8.2. Building Integrated Solar Energy Technologies

Solar energy conversion is a large topic. The key technologies to mention here include:

  • Photovoltaics (PV, optoelectronic systems) - convert solar visible radiation into electricity
  • Concentrating Solar Power (CSP, solar thermal, or optocaloric systems) - convert solar thermal radiation into electricity
  • Solar heating systems - utilize solar heat (concentrated or not) without conversion 

You can learn these technologies in depth taking some of the courses in the Solar Energy Option of RESS. Here in this lesson, we will turn to one of the application examples of PV technology to study the factors that affect the practical implementation of solar panels in buildings. But before doing that, let us review the basic principles by which photovoltaic systems operate.

PV Basics

Photovoltaic (PV) technology is one of the ways to convert solar resource into usable energy - specifically sunlight to electricity. Photovoltaic conversion is enabled by certain semiconductor materials, which have a property to generate electric current when they absorb incident photons. The physics of the photovoltaic effect can be schematically envisioned as three step process [Brownson, 2014]:

  1. Absorption of light
  2. Generation of charge carriers (electrons and holes)
  3. Separation of charge carriers (so that they can perform work)

This effect is physically realized in certain semiconductor materials  - for example, monocrystalline silicon, polycrystalline silicon, amorphous silicon, cadmium telluride, and copper indium gallium selenide/sulfide and some others, all of which can be potentially used for making the PV cells. 

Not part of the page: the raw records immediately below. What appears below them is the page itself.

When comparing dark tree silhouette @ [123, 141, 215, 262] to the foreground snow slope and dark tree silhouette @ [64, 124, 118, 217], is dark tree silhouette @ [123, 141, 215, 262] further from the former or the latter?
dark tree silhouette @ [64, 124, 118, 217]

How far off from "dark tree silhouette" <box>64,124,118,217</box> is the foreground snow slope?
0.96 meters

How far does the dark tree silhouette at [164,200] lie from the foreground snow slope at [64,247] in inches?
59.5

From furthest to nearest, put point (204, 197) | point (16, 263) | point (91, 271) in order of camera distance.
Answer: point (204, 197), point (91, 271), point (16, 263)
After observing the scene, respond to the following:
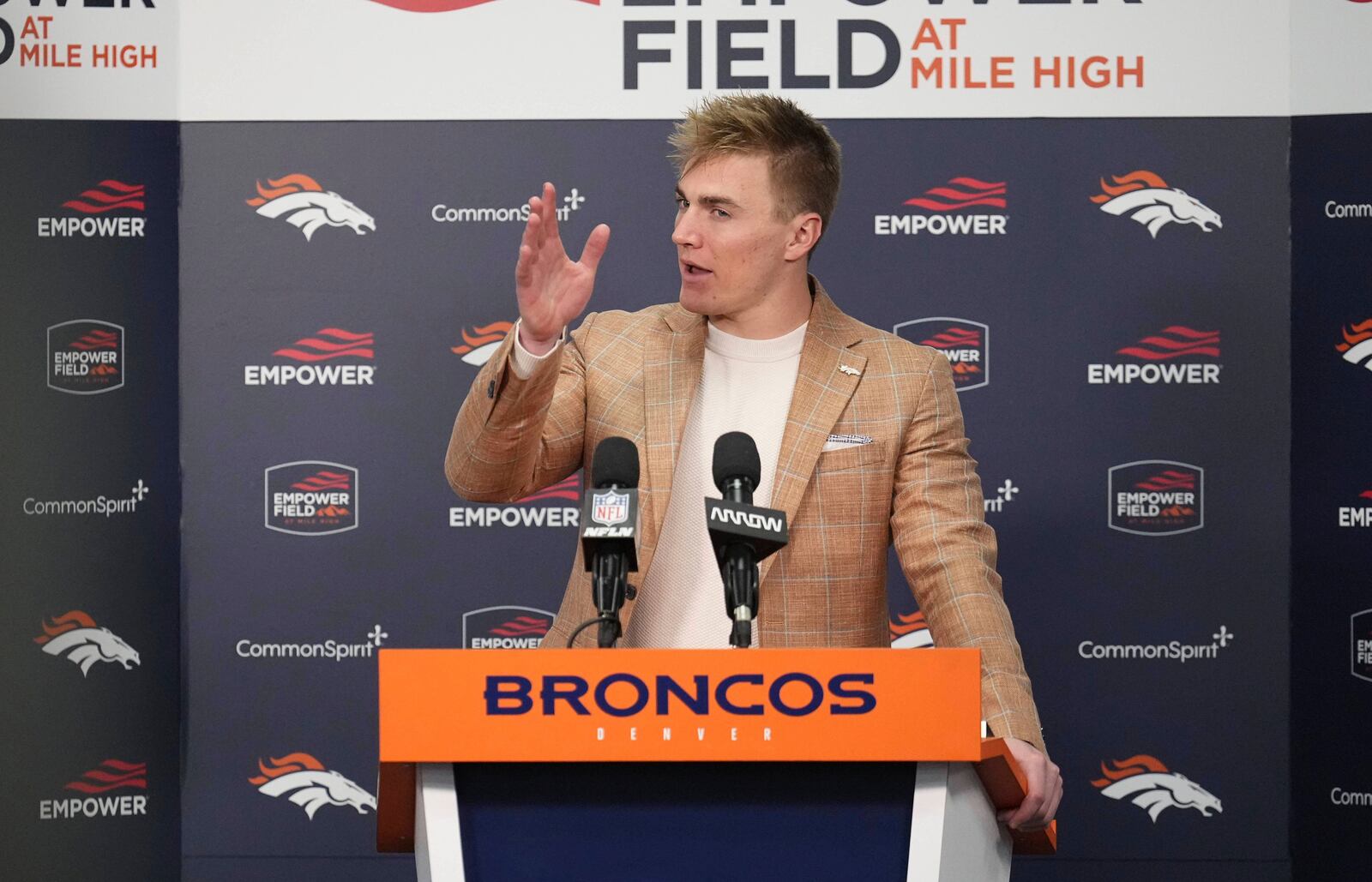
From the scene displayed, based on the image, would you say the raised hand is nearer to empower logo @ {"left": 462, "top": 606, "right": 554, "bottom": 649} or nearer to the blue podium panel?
the blue podium panel

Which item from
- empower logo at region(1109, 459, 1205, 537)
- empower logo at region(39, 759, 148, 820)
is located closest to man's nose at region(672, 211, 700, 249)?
empower logo at region(1109, 459, 1205, 537)

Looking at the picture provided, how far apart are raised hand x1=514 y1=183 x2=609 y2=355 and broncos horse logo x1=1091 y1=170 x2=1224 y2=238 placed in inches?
92.1

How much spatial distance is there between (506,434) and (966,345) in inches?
82.4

Watch These Videos as intro to PV cell technology and photovoltaic effect

This first short video (2 min) provides an animated illustration of the photovoltaic effect:

Click for transcript.

PRESENTER: All right, we all know that the sun's energy creates heat and light. But it can also be converted to make electricity-- and lots of it. One technology is called Solar Photovoltaics, or PV for short. You've probably seen PV panels around for years but recent advancements have greatly improved their efficiency and electrical output. Enough energy from the sun hits the Earth every hour to power the planet for an entire year. Here's how it works. You see, sunlight is made up of tiny packets of energy called photons. These photons radiate out from the sun and about 93 million miles later, they collide with a semiconductor on a solar panel here on earth. It all happens at the speed of light. Take a closer look and you can see the panel is made up of several individual cells, each with a positive and a negative layer, which create an electric field. It works something like a battery. So, the photons strike the cell, and their energy frees some electrons in the semiconductor material. The electrons create an electric current, which is harnessed by wires connected to the positive and negative sides of the cell. The electricity created is multiplied by the number of cells in each panel and the number of panels in each solar array. Combined, a solar array can make a lot of electricity for your home or business. This rooftop solar array powers this home. And the array on top of this warehouse creates enough electricity for about 1,000 homes. OK, there are some obvious advantages to solar PV technology. It produces clean energy. It has no emissions, no moving parts. It doesn't make any noise, and it doesn't need water or fossil fuels to produce power. And it can be located right where the power is needed, in the middle of nowhere. Or it can be tied into the power grid. Solar PV is growing fast, and it can play a big role in America's clean energy economy, anywhere the sun shines.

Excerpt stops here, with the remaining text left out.